◆ **Ziel**
Schreibe den Text über die Abschaffung des Gelben Sacks in Berlin im Anschluss an seinen letzten Satz weiter.

Ein Nachruf auf den Gelben Sack


Ein Paradebeispiel, wie Ideologie jede Wirtschaftlichkeitsrechnung aushebelt – zum Schaden für alle





Vielleicht hat es sich noch nicht bis zum letzten Haushalt rumgesprochen: Der Gelbe Sack wird in Berlin abgeschafft und durch die Gelbe Tonne ersetzt. 250 Tausend neue Tonnen wurden dafür gekauft, für all diejenigen Haushalte, die bisher noch keine Wertstofftonne hatten. Das betrifft schätzungsweise 400.000 Berliner. Wir gehören dazu. Ich trauere schon jetzt dem guten Gelben Sack hinterher. Muss dieser Wechsel wirklich sein ? Im Internet kostet eine solche Tonne um die 70 Euro – das macht also schon mal einen mehrstelligen Millionenbetrag allein für die Anschaffung der Tonnen. Haben wir nicht andere Haushaltslöcher zu stopfen ? Marode Schulen, kaputte Straßen, kein Geld für Spielplätze, Jugendfreizeit- und Familieneinrichtungen – aber gelbe, für uns völlig überdimensionierte Tonnen ?

◆ **Unbearbeitete Zeilen**
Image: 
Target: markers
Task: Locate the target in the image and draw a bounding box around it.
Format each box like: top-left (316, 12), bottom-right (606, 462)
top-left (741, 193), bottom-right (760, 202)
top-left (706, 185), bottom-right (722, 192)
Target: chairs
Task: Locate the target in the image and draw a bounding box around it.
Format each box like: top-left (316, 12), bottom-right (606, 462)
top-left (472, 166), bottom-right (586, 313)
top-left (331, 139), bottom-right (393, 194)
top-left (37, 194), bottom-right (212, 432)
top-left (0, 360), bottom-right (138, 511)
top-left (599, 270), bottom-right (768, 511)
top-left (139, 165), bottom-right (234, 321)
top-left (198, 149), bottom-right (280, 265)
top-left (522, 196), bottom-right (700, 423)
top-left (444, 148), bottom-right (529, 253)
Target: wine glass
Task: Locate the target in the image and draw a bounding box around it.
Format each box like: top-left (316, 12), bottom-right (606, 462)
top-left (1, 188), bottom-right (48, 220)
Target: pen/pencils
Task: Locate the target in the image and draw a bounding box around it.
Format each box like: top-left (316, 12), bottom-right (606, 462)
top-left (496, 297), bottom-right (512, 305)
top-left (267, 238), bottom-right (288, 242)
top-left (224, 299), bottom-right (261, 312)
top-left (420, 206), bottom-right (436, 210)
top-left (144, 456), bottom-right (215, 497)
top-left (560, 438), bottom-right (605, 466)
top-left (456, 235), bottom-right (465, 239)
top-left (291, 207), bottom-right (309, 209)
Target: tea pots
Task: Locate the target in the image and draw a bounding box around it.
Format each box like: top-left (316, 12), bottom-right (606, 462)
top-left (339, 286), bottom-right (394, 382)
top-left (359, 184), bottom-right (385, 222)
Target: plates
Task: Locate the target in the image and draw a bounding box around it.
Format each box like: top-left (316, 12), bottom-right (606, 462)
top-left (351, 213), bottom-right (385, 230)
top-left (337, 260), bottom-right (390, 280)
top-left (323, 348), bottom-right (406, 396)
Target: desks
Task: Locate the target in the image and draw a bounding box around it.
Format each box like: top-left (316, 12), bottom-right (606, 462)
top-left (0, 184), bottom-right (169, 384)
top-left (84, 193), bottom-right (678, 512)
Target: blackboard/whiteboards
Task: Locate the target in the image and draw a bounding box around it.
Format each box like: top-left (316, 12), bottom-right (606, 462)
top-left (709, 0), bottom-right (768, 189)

◆ **Ergebnis**
Die Staatssekretärin für Klimaschutz um Umwelt, Britta Behrendt, begründete in der Abendschau am 15. Mai die Abschaffung des Gelben Sacks so: Die Mülltrennung werde mit der Wertstofftonne umweltfreundlicher. „Dank der Wertstofftonne macht Berlin Schluss mit zerrissenen Gelben Säcken und stoppt die damit verbundene Plastikverschmutzung unserer Stadt. Sie erleichtert es außerdem, auch schwerere Abfälle ins Recycling zu geben.“ Der Tagesspiegel jauchzt: „Waschbär, Füchse und Krähen müssen sich künftig woanders Futter suchen.“ Das Argument ist einfach lachhaft. Waschbären gibt es bei uns – zum Glück – nicht. Füchse, Krähen und Elstern schon. In den ganzen Jahren ist es genau einmal vorgekommen, dass sie einen Sack geplündert haben – da habe ich ohne jedes Tamtam den Müll wieder eingesammelt und einen neuen Sack befüllt. Wir legen allerdings die Säcke auch nicht - so wie einige andere Zeitgenossen - drei Tage im voraus vor die Tür, sondern wir hängen sie am Abholtag morgens an den Gartenzaun, das minimiert die Vogelattacken und Füchse wie Waschbären sind am Tage eher selten unterwegs. Schwerere Abfälle fallen bei uns so gut wie nie an, und wenn doch - die Schrottabholung kommt alle Nase lang vorbei.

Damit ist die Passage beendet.